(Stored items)
◆ ◆ ◆ ◆ ◆ ◆ ◆

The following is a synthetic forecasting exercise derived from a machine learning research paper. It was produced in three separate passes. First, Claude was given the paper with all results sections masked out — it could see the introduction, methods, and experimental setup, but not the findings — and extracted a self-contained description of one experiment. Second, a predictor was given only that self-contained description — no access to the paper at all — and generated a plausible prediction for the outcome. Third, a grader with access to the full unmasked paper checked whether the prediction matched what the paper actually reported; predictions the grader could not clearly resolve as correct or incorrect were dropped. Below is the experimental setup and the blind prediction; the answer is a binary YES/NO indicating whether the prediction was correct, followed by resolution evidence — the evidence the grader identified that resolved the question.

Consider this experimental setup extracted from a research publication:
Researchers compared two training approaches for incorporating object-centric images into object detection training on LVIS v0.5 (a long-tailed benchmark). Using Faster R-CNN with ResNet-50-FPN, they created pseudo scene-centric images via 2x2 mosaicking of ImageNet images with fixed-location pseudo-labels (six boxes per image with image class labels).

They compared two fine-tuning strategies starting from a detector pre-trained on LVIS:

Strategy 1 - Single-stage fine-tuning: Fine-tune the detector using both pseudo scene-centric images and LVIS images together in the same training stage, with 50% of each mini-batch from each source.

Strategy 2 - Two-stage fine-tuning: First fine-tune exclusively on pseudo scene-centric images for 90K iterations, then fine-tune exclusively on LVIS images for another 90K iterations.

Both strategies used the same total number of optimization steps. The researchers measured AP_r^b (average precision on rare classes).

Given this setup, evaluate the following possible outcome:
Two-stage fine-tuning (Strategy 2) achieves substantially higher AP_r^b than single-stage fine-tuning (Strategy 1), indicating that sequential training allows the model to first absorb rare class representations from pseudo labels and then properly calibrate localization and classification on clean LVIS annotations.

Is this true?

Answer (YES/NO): YES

◆ ◆ ◆ ◆ ◆ ◆ ◆

Exercise requirements:
The data, all of it, should be transcribed exactly.

Expected answer:
The following is a synthetic forecasting exercise derived from a machine learning research paper. It was produced in three separate passes. First, Claude was given the paper with all results sections masked out — it could see the introduction, methods, and experimental setup, but not the findings — and extracted a self-contained description of one experiment. Second, a predictor was given only that self-contained description — no access to the paper at all — and generated a plausible prediction for the outcome. Third, a grader with access to the full unmasked paper checked whether the prediction matched what the paper actually reported; predictions the grader could not clearly resolve as correct or incorrect were dropped. Below is the experimental setup and the blind prediction; the answer is a binary YES/NO indicating whether the prediction was correct, followed by resolution evidence — the evidence the grader identified that resolved the question.

Consider this experimental setup extracted from a research publication:
Researchers compared two training approaches for incorporating object-centric images into object detection training on LVIS v0.5 (a long-tailed benchmark). Using Faster R-CNN with ResNet-50-FPN, they created pseudo scene-centric images via 2x2 mosaicking of ImageNet images with fixed-location pseudo-labels (six boxes per image with image class labels).

They compared two fine-tuning strategies starting from a detector pre-trained on LVIS:

Strategy 1 - Single-stage fine-tuning: Fine-tune the detector using both pseudo scene-centric images and LVIS images together in the same training stage, with 50% of each mini-batch from each source.

Strategy 2 - Two-stage fine-tuning: First fine-tune exclusively on pseudo scene-centric images for 90K iterations, then fine-tune exclusively on LVIS images for another 90K iterations.

Both strategies used the same total number of optimization steps. The researchers measured AP_r^b (average precision on rare classes).

Given this setup, evaluate the following possible outcome:
Two-stage fine-tuning (Strategy 2) achieves substantially higher AP_r^b than single-stage fine-tuning (Strategy 1), indicating that sequential training allows the model to first absorb rare class representations from pseudo labels and then properly calibrate localization and classification on clean LVIS annotations.

Is this true?

Answer (YES/NO): YES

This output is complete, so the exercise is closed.